### WHAT THE TASK ASKS
Among the lines below, how many carry the string "DOCTYPE"? Reply with a number and nothing else.

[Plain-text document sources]

....

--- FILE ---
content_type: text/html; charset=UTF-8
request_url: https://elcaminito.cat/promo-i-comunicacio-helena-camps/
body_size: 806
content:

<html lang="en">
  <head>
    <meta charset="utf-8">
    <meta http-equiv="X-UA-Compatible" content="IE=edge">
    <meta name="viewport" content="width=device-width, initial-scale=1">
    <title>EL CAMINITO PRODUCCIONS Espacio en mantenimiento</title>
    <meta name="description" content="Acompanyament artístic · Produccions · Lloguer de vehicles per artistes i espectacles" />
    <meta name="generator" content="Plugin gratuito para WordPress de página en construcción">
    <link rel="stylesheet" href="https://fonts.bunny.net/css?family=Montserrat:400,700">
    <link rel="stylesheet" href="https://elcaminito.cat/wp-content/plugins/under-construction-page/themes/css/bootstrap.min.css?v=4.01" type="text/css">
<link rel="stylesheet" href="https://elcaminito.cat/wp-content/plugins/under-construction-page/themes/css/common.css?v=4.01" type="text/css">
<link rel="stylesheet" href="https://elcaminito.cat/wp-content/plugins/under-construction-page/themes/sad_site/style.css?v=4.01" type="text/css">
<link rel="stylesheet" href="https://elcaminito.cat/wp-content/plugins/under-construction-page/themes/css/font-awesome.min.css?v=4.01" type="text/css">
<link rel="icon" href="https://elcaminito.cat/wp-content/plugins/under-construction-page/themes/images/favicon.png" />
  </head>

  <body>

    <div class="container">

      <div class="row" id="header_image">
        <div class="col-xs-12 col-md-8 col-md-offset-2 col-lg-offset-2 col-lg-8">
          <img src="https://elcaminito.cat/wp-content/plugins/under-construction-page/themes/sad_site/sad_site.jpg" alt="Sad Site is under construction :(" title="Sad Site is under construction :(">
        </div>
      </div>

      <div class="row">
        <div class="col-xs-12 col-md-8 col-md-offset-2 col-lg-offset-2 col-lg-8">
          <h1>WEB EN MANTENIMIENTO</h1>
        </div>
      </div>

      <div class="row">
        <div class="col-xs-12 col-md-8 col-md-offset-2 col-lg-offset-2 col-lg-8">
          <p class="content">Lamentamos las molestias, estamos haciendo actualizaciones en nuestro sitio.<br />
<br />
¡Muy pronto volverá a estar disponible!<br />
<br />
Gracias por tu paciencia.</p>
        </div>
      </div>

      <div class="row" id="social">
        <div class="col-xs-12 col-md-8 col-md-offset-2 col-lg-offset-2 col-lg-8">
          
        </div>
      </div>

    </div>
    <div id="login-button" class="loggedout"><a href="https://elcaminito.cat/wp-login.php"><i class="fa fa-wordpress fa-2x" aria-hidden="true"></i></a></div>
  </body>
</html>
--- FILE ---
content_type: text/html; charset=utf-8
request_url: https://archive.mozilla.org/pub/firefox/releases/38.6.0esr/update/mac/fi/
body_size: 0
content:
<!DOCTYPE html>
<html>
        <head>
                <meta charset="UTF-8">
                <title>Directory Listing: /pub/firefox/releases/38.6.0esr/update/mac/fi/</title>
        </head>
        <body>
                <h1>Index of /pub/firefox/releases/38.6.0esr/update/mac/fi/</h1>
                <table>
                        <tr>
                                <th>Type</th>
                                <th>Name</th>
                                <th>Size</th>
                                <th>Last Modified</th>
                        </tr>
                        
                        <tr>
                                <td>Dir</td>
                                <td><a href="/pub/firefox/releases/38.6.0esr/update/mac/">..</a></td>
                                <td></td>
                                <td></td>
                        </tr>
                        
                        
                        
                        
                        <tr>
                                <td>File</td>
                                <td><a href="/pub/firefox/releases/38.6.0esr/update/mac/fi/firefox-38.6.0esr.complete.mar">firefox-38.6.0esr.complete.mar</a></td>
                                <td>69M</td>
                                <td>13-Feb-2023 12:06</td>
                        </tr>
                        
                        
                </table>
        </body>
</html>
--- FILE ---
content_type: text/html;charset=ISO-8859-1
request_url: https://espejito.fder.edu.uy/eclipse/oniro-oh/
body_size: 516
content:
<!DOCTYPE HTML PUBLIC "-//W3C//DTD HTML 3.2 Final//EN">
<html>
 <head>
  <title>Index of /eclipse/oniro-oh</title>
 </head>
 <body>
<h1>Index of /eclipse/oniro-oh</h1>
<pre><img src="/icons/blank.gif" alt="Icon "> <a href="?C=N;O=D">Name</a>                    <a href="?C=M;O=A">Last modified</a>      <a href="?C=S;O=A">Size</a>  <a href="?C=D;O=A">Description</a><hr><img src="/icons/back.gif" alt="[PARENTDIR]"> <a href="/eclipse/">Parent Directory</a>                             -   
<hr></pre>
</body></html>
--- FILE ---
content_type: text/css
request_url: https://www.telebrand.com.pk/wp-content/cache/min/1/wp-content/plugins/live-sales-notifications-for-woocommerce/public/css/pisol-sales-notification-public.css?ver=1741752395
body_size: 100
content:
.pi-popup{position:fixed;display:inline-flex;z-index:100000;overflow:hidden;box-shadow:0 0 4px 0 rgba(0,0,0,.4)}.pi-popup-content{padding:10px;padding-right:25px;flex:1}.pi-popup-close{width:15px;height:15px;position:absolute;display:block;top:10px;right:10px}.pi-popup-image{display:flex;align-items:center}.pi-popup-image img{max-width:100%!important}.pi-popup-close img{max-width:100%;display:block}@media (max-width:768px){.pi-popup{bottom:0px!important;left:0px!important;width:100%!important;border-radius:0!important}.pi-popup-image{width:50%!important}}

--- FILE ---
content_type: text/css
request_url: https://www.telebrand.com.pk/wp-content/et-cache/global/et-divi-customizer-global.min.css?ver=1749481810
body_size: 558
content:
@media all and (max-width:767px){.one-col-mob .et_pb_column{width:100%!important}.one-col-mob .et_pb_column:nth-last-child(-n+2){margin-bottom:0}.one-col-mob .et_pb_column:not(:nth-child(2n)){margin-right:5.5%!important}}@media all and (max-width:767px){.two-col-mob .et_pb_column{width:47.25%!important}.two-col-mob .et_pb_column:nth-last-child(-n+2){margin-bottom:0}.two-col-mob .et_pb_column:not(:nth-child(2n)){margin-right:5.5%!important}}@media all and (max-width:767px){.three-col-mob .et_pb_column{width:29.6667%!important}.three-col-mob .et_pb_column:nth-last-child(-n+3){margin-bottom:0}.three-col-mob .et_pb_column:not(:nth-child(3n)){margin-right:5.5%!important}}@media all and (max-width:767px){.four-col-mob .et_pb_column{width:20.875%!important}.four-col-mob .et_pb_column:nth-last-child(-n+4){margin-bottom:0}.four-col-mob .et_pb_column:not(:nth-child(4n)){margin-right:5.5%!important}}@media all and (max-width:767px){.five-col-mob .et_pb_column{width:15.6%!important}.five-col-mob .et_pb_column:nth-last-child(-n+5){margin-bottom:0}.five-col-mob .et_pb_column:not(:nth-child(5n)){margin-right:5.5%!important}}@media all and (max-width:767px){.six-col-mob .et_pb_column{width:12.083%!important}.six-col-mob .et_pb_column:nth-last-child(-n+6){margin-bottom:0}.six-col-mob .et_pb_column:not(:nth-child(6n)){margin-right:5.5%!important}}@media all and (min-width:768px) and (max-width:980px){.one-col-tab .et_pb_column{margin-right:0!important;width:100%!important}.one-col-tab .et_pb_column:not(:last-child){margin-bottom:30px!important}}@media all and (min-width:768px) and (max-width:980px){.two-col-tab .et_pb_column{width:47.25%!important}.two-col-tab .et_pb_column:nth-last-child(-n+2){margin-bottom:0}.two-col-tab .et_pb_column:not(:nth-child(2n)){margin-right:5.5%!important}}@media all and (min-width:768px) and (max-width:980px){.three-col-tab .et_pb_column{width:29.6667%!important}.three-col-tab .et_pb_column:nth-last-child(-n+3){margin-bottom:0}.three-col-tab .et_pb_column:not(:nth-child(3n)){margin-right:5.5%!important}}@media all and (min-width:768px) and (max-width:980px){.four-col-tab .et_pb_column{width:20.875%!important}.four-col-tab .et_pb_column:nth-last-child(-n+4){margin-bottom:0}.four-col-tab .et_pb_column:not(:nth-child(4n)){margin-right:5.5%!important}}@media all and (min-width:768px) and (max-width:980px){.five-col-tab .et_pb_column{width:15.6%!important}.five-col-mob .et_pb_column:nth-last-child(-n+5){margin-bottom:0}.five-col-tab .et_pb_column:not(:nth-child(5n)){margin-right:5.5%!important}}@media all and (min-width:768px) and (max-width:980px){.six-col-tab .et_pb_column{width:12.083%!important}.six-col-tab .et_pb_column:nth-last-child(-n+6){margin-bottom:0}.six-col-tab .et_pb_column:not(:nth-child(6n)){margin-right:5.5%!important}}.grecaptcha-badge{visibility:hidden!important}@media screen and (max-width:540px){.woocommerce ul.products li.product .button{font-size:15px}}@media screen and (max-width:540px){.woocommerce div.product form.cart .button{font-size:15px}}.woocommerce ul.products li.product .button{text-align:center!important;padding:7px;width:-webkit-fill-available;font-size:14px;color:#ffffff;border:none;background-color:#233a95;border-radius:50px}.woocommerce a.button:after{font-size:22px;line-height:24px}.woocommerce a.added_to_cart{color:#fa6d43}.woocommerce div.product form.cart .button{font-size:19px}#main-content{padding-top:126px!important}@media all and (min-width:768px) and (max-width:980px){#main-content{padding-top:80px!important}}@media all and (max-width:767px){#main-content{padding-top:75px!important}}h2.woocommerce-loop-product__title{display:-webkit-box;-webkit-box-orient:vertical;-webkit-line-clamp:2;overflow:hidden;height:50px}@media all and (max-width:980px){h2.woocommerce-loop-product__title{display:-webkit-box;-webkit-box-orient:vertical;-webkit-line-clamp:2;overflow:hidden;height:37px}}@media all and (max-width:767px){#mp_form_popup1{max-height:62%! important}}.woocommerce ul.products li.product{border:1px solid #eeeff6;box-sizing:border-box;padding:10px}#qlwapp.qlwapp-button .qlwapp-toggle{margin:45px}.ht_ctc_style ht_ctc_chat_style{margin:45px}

....

### EXERCISE OUTPUT
2